The key point here is that floating prices work. When the fixed price does not match the "true" price, you always see weird behaviour. You see shortages, or hoarding, or complex arbitrage schemes. This applies to pretty much everything in real life.

Tuesday, May 06, 2014

American vs Japanese Players

Here is a very interesting reddit post on the difference between Japanese and American players in FFXIV. A sample:

However the biggest difference between JP player and EN player is that you seldom see what is known as shijichu (指示厨) from the Japanese players. Shijichu is NOT taken favorably at all. So what is “Shijichu” it’s a Japanese internet slang word, it doesn’t exist in proper Japanese. It basically mean “Being puerile (childish) and telling people what to do”. EN players like to give unsolicited advice like “Stop using cleric stance, Stop using this and stop doing that”. That is considered Shijichu.
☆ ☆ ☆
— Set tasks —
1: Duplicate the passage in the blog excerpt on prices and FFXIV players from "Here is a very" to "is considered Shijichu.".
2: List the kinds of weird behavior that the blog excerpt on prices and FFXIV players says appear when a fixed price does not match the true price.
3: Extend the blog excerpt on prices and FFXIV players, starting after its final sentence.
☆ ☆ ☆
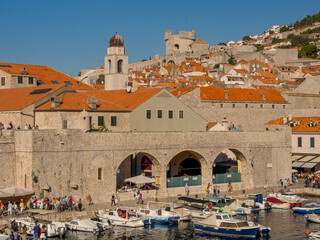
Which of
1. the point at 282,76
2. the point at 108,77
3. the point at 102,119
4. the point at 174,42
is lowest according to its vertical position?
the point at 102,119

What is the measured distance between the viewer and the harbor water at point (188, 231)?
30203 millimetres

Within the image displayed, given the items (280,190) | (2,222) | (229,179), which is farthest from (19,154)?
(280,190)

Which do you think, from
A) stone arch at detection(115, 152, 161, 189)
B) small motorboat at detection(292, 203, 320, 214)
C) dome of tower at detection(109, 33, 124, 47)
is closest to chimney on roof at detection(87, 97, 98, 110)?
stone arch at detection(115, 152, 161, 189)

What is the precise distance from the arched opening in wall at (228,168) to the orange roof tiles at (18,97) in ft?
50.6

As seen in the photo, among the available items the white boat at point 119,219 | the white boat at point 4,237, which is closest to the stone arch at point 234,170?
the white boat at point 119,219

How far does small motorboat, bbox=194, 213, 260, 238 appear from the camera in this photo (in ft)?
99.7

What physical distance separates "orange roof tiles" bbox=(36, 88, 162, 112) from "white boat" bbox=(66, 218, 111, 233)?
1046 cm

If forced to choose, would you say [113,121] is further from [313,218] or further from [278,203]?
[313,218]

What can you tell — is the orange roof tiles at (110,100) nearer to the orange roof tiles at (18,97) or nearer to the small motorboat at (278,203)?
the orange roof tiles at (18,97)

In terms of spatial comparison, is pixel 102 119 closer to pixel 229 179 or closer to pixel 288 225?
pixel 229 179

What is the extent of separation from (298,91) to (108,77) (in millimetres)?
32889

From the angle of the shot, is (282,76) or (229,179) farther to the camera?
(282,76)

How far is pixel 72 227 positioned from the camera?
30828mm

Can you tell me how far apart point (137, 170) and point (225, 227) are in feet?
43.0
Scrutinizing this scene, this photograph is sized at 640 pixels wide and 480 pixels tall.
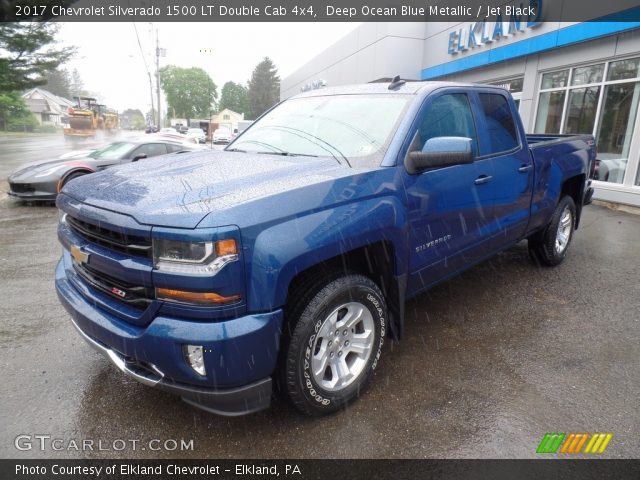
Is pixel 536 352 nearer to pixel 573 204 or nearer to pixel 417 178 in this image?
pixel 417 178

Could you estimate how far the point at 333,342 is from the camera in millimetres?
2469

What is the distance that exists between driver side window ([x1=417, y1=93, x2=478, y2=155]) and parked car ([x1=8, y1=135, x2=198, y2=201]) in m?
6.20

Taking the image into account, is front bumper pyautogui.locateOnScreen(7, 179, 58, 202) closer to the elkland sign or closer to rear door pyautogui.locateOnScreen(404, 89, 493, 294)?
rear door pyautogui.locateOnScreen(404, 89, 493, 294)

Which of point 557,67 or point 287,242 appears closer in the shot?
point 287,242

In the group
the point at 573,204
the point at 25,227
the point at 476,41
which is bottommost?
the point at 25,227

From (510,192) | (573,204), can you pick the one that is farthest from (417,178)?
(573,204)

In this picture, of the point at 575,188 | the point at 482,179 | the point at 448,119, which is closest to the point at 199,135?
the point at 575,188

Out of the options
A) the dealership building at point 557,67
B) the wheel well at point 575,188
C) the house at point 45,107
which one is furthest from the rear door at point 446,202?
the house at point 45,107

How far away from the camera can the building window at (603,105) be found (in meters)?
9.20

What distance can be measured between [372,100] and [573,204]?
338cm

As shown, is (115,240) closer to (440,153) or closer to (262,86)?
(440,153)

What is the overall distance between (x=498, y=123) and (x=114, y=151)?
26.3 ft

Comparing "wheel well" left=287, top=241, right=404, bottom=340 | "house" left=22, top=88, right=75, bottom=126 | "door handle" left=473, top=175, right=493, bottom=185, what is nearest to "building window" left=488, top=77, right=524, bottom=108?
☆ ☆ ☆
— Outputs —
1:
Here is a very interesting reddit post on the difference between Japanese and American players in FFXIV. A sample:

However the biggest difference between JP player and EN player is that you seldom see what is known as shijichu (指示厨) from the Japanese players. Shijichu is NOT taken favorably at all. So what is “Shijichu” it’s a Japanese internet slang word, it doesn’t exist in proper Japanese. It basically mean “Being puerile (childish) and telling people what to do”. EN players like to give unsolicited advice like “Stop using cleric stance, Stop using this and stop doing that”. That is considered Shijichu.

2: Shortages, hoarding, and complex arbitrage schemes.

3:
JP players usually let you do what you want (even if you gimp the party DPS or heals). They don’t preemptively point out your choices or mistakes unless something goes wrong and the group wipes. Even if they do point out they do it just in 1 sentence and don’t harp on it, like EN players. There are cases (not the norm) where Japanese players haven been shijichu,to me but a swift “shijichu ka?” (are you being shijichu) from me often puts them in place.

The post is interesting throughout. The comments are also worth reading. In particular, there's a comment from a Chinese player comparing the two sides:

NA players are free style. They don't give you a constantly enjoyable gaming experience. But the diversity itself makes playing with them more fun. And they are more open mind and willing to share which makes it easier for a foreign player like me to make real friends in the game.

I find it very intriguing that the "elite" NA players (at least from Reddit) are very envious of the Japanese playstyle, but the American experience is regarded as friendlier, even if it is more inconsistent.

Wednesday, April 30, 2014

PvP Battleground Rotation

There are a lot of battlegrounds these days. Eleven in total. And Warlords may bring more.

In Vanilla, there were only three. While that may have been slightly monotonous, it was very good for learning the battlegrounds. People learned the strategies and even counter-strategies. With so many battlegrounds now, it's a lot harder to learn the nuances of every single battleground.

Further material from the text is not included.